**** PASSAGE SHOWN ****

Usage¶

The following section describes how to configure and run a ViyaDB instance on a single node.

General¶

Interaction with ViyaDB instance is performed using REST API. Sometimes, it doesn't look like REST (See Data Ingestion or Querying sections below), but it can always be thought as a resource you're sending a request to is an action itself.

Configuring DB Instance¶

This section explains how to configure single instance of ViyaDB. This is not needed when running in a clustered environment.

Store descriptor preresents a configuration file of a single ViyaDB instance. The format is the following:

{
  "query_threads": 1,
  "cpu": [ ... ],
  "workers": 1,
  "http_port": 5000,
  "tables": [ ... ],
  "statsd": {
    "host":  ... ,
    "port": 8125,
    "prefix": "viyadb.%h."
  },
  "supervise": false
}

Parameters:

query_threads - Optional number of threads that will serve queries, defaults to 1.
cpu_list - Optional list of zero-based CPU indices that this process will use, defaults to all available CPUs.
workers - Optional number of workers to start, defaults to the number of available CPUs.
port - All workers will be assigned a different port number, starting from this one (defaults to 5000).
tables - List of table descriptors.
statsd - If specified, some metrics will be reported to the given Statsd host.
supervise - Optionally, run a supervisor on top of worker processes. This setting must be true if number of workers is greater than 1.

Creating Tables¶

Table descriptors can be either a part of store descriptor, or they can be created on-demand using REST API.

{
  "name": "<table name>",
  "dimensions": [ ... ],
  "metrics": [ ... ],
  "watch": {
    "directory": "<path to files>",
    "extensions": [".tsv"]
  }
}

Parameters:

name - Table name
dimensions - List of dimension descriptors
metrics - List of metric descriptors
watch - Optional configuration that enables watching directory for new files, and loading them automatically.

To create a table, issue the following command:

curl --data-binary @table.json http://<viyadb-host>:<viyadb-port>/tables

Explanation in SQL terms

An analogy can be drawn between ViyaDB tables and SQL aggregation queries. For example, consider the following SQL statement:

sql SELECT app_id, SUM(revenue) FROM events GROUP BY app_id

This example translates to ViyaDB table events that has a single dimension app_id and a single metric revenue.

Dimensions¶

There are four types of dimensions:

String
Numeric
Boolean
Time
Microtime

String Dimension¶

String dimension is a basic one, and it's used to describe things like: country, user agent, event name, etc. Description format is as follows:

{
  "name": "<dimension name>",
  "field": "<input field name>",
  "type": "string",
  "length": ... ,
  "cardinality": ... ,
  "cardinality_guard": {
    "dimensions": ["<other dimension>", ... ],
    "limit":  ... 
  }
}

Parameters:

name - Column name
field - Use alternative input field name (defaults to the column name itself)
type - Must be string (or can be omitted, since it's default)
length - Optionally, specify maximum length for a column value (values exceeding this limit will be stripped).
cardinality - Number of distinct values this column holds (optional, but it's recommended to set)

cardinality_guard allows defining a rule of how many distinct values is it possible to store per set of other dimensions. For example, we can decide to store at most 200 distinct event names per event date, per country. All other events will be accounted still, but they will be marked as __exceeded. This is really important option, especially when incoming events are not controlled by yourself, and you don't want your database memory to explode because someone decided to sent some random values.

****

- QUESTIONS TO ANSWER -
1) Please transcribe the ViyaDB usage page word for word, starting at "workers - Optional" and ending at "(defaults to 5000).".
2) On the ViyaDB usage page, what happens to a string column value that exceeds the specified maximum length?
Rely only on the ViyaDB usage page for everything here.

**** RECORDED INFORMATION ****

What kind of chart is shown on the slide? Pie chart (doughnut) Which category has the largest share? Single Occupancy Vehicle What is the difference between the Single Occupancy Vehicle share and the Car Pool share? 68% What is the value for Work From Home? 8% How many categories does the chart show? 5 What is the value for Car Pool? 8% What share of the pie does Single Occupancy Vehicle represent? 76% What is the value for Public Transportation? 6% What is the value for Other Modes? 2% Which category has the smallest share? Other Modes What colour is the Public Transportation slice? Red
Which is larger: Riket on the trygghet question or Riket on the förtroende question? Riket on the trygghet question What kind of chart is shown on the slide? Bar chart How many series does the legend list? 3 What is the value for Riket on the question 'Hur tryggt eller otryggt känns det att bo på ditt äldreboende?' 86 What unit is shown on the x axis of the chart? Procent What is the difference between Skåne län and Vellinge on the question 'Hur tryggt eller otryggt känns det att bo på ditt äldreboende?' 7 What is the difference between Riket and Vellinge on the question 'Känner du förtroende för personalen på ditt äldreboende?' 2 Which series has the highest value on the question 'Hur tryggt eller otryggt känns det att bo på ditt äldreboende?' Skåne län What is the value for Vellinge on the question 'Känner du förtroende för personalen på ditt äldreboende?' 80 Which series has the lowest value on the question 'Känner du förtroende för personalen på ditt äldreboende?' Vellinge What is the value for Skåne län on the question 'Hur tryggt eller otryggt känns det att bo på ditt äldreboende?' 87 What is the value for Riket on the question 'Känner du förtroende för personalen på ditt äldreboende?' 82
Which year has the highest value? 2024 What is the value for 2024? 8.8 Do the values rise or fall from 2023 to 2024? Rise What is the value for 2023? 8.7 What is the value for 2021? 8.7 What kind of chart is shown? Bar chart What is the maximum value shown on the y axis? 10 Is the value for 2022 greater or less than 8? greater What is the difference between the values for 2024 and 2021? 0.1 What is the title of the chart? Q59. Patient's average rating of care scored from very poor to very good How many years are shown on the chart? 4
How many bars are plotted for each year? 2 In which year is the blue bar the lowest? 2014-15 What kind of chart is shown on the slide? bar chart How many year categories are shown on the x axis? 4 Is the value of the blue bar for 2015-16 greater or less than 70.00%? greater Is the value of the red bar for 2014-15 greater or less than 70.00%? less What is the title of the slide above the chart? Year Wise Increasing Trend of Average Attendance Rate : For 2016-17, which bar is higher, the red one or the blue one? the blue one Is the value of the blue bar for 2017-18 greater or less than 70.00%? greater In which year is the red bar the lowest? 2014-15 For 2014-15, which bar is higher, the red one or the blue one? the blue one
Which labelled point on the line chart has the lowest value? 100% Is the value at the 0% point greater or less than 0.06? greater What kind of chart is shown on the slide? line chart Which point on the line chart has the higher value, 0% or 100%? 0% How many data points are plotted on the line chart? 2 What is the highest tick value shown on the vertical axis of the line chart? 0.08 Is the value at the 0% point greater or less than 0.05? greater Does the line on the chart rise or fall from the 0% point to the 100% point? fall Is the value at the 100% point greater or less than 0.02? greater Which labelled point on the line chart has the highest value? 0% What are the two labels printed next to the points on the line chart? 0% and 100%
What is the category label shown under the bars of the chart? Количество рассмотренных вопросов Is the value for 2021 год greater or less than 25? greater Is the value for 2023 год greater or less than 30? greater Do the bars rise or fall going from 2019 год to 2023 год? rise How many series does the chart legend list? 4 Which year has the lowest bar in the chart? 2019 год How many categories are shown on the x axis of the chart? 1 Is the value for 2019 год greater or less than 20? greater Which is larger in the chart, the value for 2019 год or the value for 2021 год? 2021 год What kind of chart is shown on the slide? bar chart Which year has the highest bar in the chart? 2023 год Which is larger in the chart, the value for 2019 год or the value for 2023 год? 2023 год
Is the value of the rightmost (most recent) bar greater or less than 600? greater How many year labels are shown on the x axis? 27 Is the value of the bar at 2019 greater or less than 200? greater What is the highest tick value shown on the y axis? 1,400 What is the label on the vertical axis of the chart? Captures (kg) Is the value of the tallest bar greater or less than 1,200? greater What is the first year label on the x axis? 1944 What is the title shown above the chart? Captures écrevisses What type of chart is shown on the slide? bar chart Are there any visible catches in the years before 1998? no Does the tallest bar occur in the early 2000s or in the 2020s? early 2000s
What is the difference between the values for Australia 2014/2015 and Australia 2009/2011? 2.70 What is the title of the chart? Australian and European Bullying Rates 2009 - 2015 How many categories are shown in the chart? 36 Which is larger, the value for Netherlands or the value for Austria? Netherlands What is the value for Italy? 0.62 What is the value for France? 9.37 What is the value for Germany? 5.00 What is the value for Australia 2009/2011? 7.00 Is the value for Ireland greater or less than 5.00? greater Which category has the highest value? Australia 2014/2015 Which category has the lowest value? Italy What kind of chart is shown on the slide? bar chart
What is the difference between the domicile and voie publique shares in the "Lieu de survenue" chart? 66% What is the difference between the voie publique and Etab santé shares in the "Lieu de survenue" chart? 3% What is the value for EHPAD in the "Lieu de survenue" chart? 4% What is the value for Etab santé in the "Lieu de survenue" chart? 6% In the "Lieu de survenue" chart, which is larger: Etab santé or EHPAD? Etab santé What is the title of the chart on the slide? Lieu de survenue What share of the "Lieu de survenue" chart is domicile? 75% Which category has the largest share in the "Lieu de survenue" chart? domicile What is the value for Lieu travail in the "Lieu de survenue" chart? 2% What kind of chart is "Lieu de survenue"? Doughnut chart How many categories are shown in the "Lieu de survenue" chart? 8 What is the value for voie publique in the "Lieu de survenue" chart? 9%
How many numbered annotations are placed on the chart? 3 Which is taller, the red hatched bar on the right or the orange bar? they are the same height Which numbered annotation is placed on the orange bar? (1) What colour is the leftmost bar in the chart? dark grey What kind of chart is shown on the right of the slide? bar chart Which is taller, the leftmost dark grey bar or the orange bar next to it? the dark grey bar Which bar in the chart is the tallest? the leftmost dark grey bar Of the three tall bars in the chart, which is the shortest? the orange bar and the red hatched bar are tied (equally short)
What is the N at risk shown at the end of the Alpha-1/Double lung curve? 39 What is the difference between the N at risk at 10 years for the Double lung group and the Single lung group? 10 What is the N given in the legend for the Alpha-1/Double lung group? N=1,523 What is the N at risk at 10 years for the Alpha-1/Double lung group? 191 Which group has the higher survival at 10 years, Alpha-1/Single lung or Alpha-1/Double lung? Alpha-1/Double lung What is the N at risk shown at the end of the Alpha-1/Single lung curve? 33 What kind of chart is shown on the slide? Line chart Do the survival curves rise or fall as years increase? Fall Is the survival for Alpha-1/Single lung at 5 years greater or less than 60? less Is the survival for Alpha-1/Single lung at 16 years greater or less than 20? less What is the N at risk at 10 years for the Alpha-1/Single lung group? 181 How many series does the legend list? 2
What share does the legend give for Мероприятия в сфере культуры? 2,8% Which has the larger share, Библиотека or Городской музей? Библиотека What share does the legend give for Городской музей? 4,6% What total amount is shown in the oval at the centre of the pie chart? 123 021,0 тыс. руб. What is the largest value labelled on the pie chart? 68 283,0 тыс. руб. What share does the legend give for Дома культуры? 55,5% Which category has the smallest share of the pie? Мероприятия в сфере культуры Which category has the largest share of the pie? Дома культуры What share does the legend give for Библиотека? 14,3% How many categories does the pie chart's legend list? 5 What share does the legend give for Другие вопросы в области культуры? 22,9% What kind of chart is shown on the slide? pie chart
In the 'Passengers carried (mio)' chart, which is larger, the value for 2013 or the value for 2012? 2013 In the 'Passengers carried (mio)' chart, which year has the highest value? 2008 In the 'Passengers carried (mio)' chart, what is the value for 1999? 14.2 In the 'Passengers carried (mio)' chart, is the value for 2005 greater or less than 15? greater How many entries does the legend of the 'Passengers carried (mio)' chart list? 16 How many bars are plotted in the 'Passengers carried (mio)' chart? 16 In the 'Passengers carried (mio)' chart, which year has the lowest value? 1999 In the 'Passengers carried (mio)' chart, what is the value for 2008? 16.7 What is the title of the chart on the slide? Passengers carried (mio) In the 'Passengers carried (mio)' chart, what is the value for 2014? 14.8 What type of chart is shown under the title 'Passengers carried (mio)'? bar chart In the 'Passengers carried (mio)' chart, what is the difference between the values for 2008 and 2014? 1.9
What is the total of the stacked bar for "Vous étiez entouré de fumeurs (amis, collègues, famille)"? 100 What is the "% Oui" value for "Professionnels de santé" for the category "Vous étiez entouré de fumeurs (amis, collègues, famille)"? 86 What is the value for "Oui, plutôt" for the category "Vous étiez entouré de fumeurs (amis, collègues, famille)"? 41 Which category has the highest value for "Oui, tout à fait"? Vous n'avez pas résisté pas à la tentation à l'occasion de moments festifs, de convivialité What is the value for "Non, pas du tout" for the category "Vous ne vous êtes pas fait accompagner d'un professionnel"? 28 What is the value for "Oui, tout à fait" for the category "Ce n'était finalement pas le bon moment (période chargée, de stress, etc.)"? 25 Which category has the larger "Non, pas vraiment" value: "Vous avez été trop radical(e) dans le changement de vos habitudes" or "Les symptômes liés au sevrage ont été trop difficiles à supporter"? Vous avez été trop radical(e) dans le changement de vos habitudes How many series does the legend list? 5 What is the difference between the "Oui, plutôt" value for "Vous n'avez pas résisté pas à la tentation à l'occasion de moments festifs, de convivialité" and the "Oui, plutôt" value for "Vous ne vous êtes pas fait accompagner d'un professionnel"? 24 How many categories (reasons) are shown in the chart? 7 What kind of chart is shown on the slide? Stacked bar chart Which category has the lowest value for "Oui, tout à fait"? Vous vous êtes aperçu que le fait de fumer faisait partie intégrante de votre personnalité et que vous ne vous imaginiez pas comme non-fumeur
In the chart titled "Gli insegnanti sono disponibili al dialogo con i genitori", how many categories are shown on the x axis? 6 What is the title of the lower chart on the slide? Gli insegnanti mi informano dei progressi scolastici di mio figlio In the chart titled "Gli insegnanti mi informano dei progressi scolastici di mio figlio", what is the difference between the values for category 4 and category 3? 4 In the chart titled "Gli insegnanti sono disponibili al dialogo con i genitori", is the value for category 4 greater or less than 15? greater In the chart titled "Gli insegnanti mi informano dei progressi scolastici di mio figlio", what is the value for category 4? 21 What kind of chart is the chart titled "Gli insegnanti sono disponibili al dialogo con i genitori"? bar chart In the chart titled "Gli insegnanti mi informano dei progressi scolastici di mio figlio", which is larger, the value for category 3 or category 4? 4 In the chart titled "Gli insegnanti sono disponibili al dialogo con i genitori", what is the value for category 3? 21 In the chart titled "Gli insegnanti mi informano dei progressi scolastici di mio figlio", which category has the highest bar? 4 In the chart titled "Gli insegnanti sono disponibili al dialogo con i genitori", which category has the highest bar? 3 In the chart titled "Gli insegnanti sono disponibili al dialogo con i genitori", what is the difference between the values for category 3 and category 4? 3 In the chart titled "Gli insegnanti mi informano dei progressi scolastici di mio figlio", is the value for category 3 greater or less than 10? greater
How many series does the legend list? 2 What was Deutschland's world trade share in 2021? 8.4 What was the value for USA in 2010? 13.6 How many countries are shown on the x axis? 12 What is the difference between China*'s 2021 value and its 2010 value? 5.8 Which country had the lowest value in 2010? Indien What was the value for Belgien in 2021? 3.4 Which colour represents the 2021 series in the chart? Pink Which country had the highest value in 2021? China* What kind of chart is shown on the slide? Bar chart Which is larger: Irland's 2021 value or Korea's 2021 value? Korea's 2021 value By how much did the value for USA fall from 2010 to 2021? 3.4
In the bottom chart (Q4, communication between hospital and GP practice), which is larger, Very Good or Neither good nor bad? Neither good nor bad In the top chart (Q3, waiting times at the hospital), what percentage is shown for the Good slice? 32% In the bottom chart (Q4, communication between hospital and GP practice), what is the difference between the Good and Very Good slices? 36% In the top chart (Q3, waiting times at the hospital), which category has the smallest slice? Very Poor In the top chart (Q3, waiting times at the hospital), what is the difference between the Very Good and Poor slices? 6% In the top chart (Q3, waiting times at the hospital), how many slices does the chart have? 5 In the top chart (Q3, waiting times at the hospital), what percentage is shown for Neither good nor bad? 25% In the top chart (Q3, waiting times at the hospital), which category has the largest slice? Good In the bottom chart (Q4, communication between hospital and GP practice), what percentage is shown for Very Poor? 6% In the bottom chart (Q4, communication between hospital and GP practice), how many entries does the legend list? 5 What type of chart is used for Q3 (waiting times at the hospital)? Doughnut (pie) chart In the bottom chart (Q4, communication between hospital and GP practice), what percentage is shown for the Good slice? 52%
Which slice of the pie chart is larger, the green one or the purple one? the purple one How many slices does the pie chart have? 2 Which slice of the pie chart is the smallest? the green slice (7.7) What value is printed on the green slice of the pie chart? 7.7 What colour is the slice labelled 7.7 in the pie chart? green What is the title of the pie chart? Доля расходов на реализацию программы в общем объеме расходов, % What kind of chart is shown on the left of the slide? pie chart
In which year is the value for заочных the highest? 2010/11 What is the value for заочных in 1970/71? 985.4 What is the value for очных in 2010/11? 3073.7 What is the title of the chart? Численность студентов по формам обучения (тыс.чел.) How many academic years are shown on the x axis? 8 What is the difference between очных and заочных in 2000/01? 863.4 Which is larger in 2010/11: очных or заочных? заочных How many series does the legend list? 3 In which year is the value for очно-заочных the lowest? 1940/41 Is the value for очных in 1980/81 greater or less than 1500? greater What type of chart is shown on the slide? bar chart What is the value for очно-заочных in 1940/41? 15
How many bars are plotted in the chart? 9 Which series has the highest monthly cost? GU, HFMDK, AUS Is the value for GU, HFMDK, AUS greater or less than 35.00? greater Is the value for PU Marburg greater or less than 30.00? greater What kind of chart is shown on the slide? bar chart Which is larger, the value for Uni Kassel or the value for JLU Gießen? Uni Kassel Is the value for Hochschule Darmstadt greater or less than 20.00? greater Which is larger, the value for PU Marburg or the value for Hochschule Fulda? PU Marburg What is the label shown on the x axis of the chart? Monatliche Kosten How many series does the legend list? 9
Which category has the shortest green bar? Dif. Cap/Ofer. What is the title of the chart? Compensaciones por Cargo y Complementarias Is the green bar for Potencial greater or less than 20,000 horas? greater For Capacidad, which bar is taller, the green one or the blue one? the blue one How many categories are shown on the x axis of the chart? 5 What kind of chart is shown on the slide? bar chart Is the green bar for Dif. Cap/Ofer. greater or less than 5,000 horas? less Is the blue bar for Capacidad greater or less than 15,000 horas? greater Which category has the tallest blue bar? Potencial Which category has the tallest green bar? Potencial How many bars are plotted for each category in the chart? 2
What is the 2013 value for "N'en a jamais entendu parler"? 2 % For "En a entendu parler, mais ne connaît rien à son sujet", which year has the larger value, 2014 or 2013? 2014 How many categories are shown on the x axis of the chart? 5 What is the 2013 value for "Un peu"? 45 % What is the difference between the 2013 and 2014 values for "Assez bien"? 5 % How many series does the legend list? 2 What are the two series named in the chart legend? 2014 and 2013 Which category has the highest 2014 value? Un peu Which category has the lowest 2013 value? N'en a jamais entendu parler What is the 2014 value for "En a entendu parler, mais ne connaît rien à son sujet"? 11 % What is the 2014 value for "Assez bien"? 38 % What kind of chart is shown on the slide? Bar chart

****

- RESPONSES PER TASK -
1)
workers - Optional number of workers to start, defaults to the number of available CPUs.
port - All workers will be assigned a different port number, starting from this one (defaults to 5000).

2) It is stripped.